= Maria Rogers Oral History Program =

The Maria Rogers Oral History Program, or MROHP, collects and archives oral histories about Boulder County. Started in 1976, the program began with a handful of donated interviews, but now includes more than 1600 interviews, available both on the internet and at the Boulder Public Library's Carnegie Branch Library for Local History.

== The Woman Behind the Collection ==

The Oral History Program is named for Maria M. Rogers, the woman who directed and developed the program for more than twelve years from 1985 to 1997. Maria gleaned information from hundreds of the program's oral history interviews for her book, In Other Words: Oral Histories of the Colorado Frontier, which captures the personal and public history of the pioneers and early residents of Colorado.

==About the Collection==

The Maria Rogers Oral History Program Collection contained more than 1,650 interviews as of 2010, with 40 to 100 new interviews being added each year. Many of the interviews have been recorded, transcribed and archived by volunteers for the program. Some interviews have been donated to the collection by other educational, governmental, and cultural organizations or individuals in the community.

The interviews are about all aspects of life in Boulder County, providing a detailed account of both daily life and major events. The lives of a wide range of people are recorded, including pioneers and other settlers, cattlemen, farmers, housewives, university professors, local government officials and political activists, attorneys, physicians, coal miners, teachers, artists, scientists, and more. Although interviews are drawn from residents of Boulder County, they often cover topics that are of general interest, such as city planning and open space, political activism, mountaineering and issues involving the disposal of nuclear waste, among many others.

==Digital Archive - Access==

Donations from the Rogers family and from the Boulder Library Foundation have allowed the program to digitize all of its interviews and create a digital archive that is linked to the Boulder Public Library's catalog, making it easy to research the contents of the interviews by doing a search for names, places or keywords.

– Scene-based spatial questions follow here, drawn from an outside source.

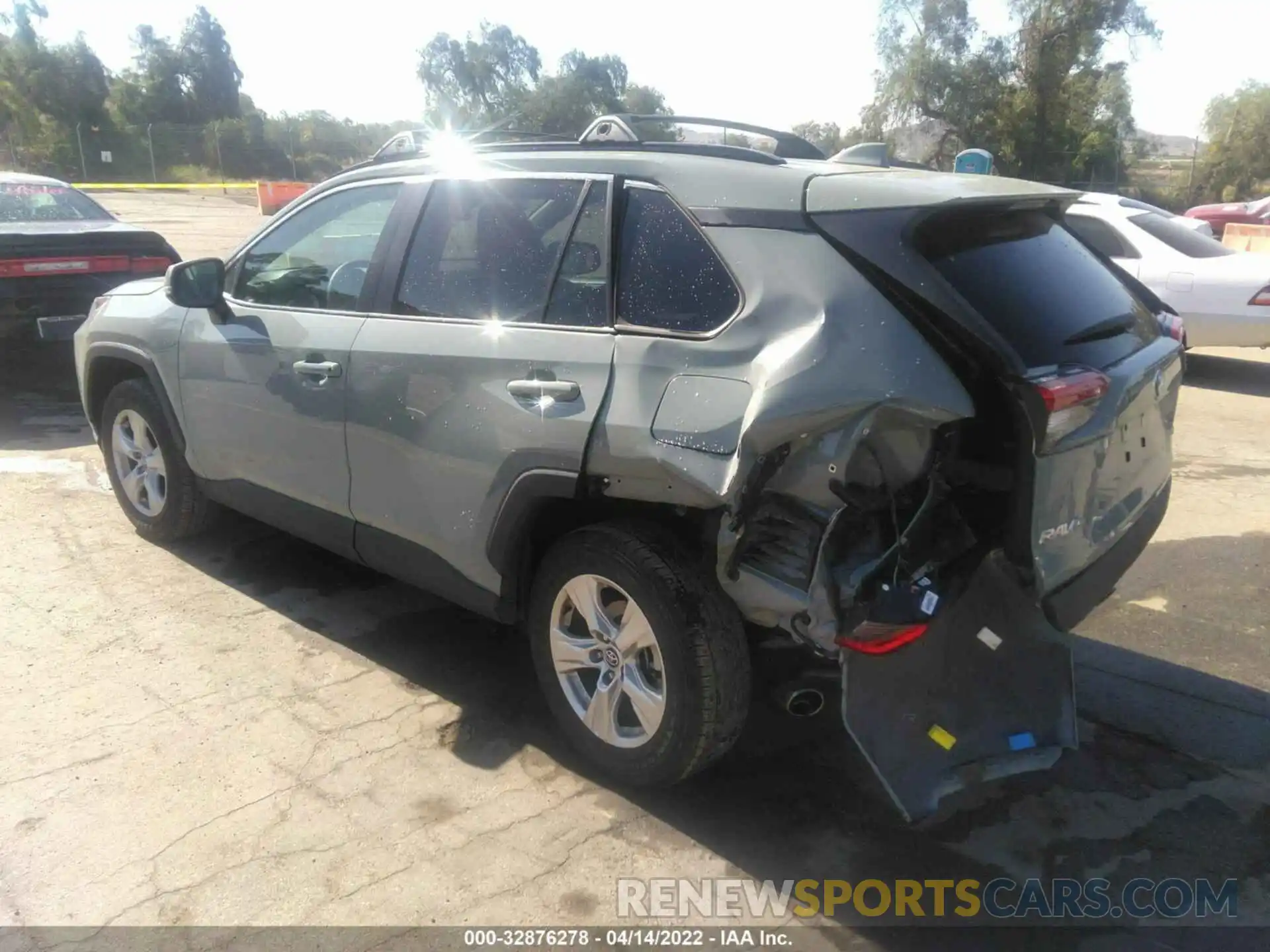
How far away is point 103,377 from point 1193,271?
8478mm

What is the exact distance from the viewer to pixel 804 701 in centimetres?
300

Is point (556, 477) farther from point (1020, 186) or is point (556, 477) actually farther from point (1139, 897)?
point (1139, 897)

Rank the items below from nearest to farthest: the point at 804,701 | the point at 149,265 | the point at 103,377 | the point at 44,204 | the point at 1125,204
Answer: the point at 804,701
the point at 103,377
the point at 149,265
the point at 44,204
the point at 1125,204

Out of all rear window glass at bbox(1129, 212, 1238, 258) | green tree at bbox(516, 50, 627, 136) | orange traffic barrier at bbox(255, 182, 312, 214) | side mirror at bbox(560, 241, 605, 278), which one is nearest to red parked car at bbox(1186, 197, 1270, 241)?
rear window glass at bbox(1129, 212, 1238, 258)

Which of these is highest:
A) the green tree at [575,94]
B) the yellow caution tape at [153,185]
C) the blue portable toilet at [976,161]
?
the green tree at [575,94]

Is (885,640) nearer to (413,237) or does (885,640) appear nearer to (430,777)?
(430,777)

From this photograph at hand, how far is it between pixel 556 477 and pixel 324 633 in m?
1.70

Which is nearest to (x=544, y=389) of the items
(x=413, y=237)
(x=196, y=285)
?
(x=413, y=237)

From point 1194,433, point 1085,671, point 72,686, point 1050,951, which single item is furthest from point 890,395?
point 1194,433

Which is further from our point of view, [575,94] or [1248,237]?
[575,94]

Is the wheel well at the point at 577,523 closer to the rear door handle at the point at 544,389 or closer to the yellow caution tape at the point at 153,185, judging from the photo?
the rear door handle at the point at 544,389

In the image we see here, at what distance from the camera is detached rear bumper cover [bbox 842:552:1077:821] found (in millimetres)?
2676

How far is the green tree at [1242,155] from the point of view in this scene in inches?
1398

The collection is housed in the Carnegie Library for Local History, a branch of the Boulder Public Library, located at 1125 Pine Street in Boulder, Colorado. Patrons may listen to audio of all of the interviews or watch DVDs of the newer interviews at the library. Access to files that often include supplementary information about the narrators is also available at the library.

Full audio with summaries or transcripts of the oral histories are also available online at

==Special Collections==

There are several special projects that have been conducted consisting of groups of interviews on specific topics related to the history of the city of Boulder and Boulder County. These special collections currently include the following:

- Activist Women in Boulder County;
- Boulder City Government;
- Boulder County Parks and Open Space Interviews;
- City Planning in Boulder;
- First United Methodist Church of Boulder;
- Industrial Mine Camp;
- Naropa and Buddhism in Boulder;
- Post-WWII Housing in Boulder;
- Rocky Flats Nuclear Weapons Plant;
- Voices of Black Women of Boulder County.